▸ **The task**: This task calls for the lines below starting at the one containing "Video A dog" and ending at the one containing "THE ULTIMATE LABRADOR", repeated exactly with both ends kept and pictures left out.

▸ **Data to use**:
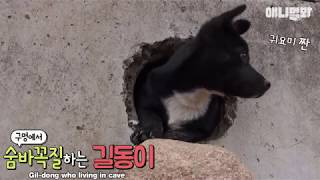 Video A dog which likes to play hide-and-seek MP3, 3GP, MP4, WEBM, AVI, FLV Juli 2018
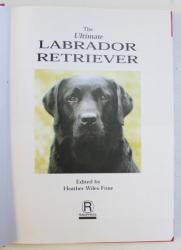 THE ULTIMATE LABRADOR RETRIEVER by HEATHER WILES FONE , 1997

* * *

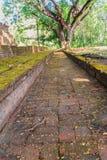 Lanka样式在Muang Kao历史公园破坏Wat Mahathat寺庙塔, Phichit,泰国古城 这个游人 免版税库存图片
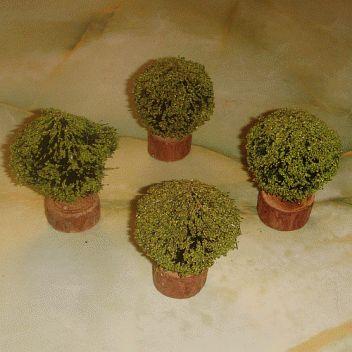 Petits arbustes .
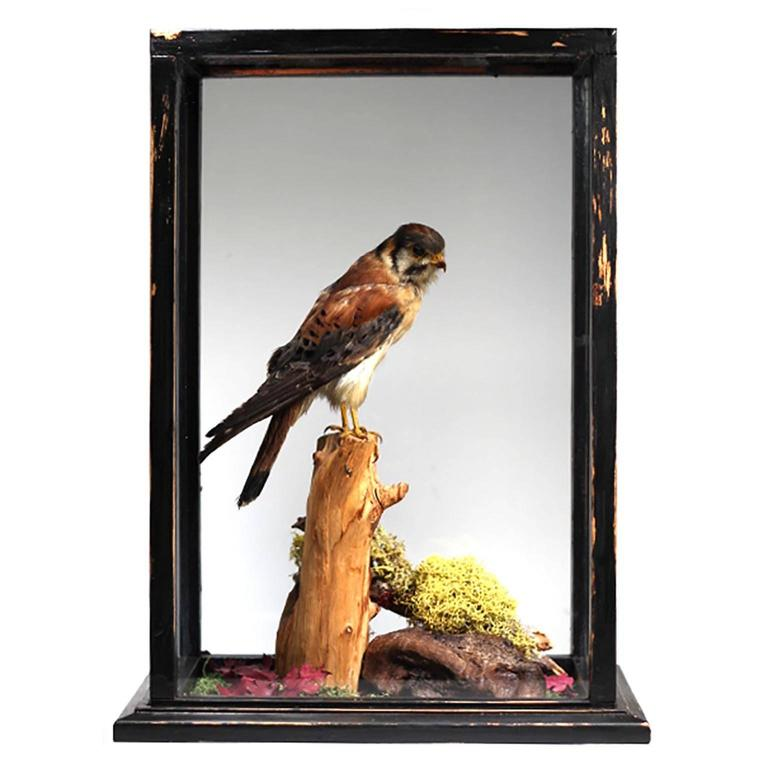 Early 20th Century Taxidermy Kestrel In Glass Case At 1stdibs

--

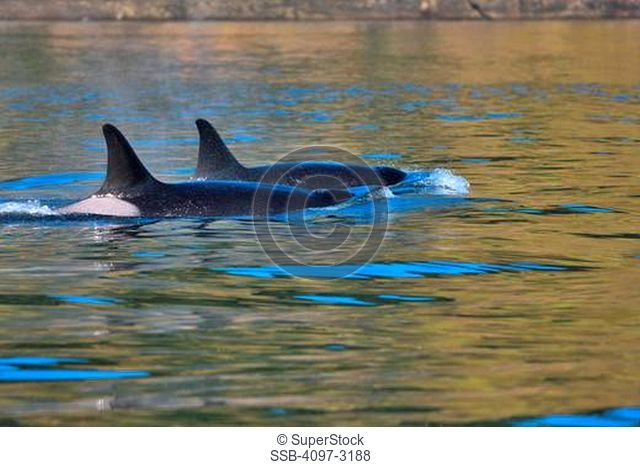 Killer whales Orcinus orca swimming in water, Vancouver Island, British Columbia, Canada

▸ **Result of the task**:
 Video A dog which likes to play hide-and-seek MP3, 3GP, MP4, WEBM, AVI, FLV Juli 2018
 THE ULTIMATE LABRADOR RETRIEVER by HEATHER WILES FONE , 1997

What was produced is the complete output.